OMERS on growth equity’s edtech play

As the education sector learns to embrace tech, Saar Pikar, managing director at OMERS Growth Equity, outlines edtech’s growing investment appeal.

Saar Pikar

OMERS Growth Equity recently led a $66 million funding round in online creative learning platform Skillshare; why was this an attractive target?

Skillshare combines many of the themes we’re focused on and trends we’re seeing as edtech investors: the desire to get educated when, where and how students want versus getting educated face-to-face in a classroom; the demand for bite-size, on-the-go education that leads to quantifiable and verifiable outcomes; the idea that work is life and life is work in the new economy; and the fact that people have to re-skill and up-skill continuously. Skillshare serves the needs of creative professionals and hobbyists, which presents a highly innovative value proposition for the online learning market. It also has a great CEO and team that are deeply engaged and fully ready to build on their current success and drive the company into its next phase.

What opportunities does edtech present to growth capital investors?

Edtech is the single biggest opportunity for investors to get in on the ground floor in a big sector of the economy ($6 trillion worldwide today and $10 trillion by 2030, according to education intelligence platform HolonIQ) that has been largely impervious to technological transformation. The drive to train people for tomorrow’s economy, as well as the increasing complexity of the world, was eroding this resistance to change before covid-19 and even more so now. Educational institutions, teachers and students are forced to adopt online and blended education environments and are looking for solutions to do so in the future. VC investments in edtech touched $8 billion in 2018 and are expected to grow by over 10 percent for the next 10 years and growth equity should follow the same trend.

What are your long-term expectations for the sector?

We expect continued growth in both venture and growth-stage investments as the education sector drops some of its historical resistance to change. You can see that success and change in China and India, which leapfrogged the Western world in terms of connectivity and technology (from nothing to inexpensive, high-speed internet connections and mobile phones) and where we find some of the biggest success stories (the top four edtech unicorns today are based in India and China). Just like in fintech, we can look at these countries to see what we will see here in the near future as it relates to edtech.

How might demand for edtech evolve if or when in-person learning becomes feasible again?

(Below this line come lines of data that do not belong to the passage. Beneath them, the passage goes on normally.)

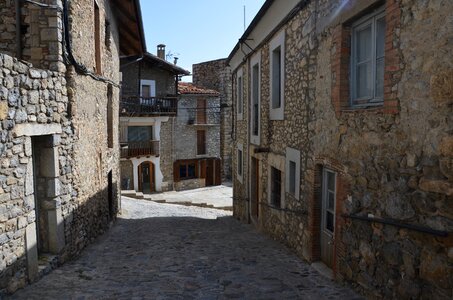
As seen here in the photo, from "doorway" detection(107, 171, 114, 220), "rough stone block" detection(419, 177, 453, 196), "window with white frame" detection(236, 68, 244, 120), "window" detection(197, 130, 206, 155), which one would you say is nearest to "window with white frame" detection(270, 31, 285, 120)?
"window with white frame" detection(236, 68, 244, 120)

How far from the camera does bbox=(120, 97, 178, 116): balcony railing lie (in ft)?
76.1

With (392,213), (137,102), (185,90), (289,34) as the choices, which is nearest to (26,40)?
(289,34)

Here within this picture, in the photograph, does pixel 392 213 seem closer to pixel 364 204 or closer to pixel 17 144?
pixel 364 204

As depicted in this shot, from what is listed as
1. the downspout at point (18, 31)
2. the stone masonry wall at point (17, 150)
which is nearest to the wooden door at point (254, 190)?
the stone masonry wall at point (17, 150)

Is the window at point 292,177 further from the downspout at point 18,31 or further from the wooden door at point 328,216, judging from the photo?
the downspout at point 18,31

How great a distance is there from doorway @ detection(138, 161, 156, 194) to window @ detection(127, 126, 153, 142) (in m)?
1.77

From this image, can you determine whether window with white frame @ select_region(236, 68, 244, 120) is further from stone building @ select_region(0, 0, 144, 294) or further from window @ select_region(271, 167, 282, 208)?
stone building @ select_region(0, 0, 144, 294)

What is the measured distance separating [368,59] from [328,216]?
2295mm

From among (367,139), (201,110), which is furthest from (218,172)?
(367,139)

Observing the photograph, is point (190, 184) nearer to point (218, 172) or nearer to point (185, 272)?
point (218, 172)

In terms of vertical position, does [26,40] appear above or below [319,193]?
above

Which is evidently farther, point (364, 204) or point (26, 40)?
point (26, 40)

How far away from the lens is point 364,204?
4.07m

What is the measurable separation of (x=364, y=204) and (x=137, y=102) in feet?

We both over- and underestimate the long-term effects of covid-19 on the education landscape. Some believe students will never go back to school and face-to-face education is over; that is decidedly incorrect and sooner or later life will go back to semi- and eventually fully normal. But there has been a transformation in the way education is and will be delivered in the future – online and blended learning environments are here to stay, and every institution and teacher is now leaning into technology. It is this new environment that will nurture and propel the edtech champions of tomorrow.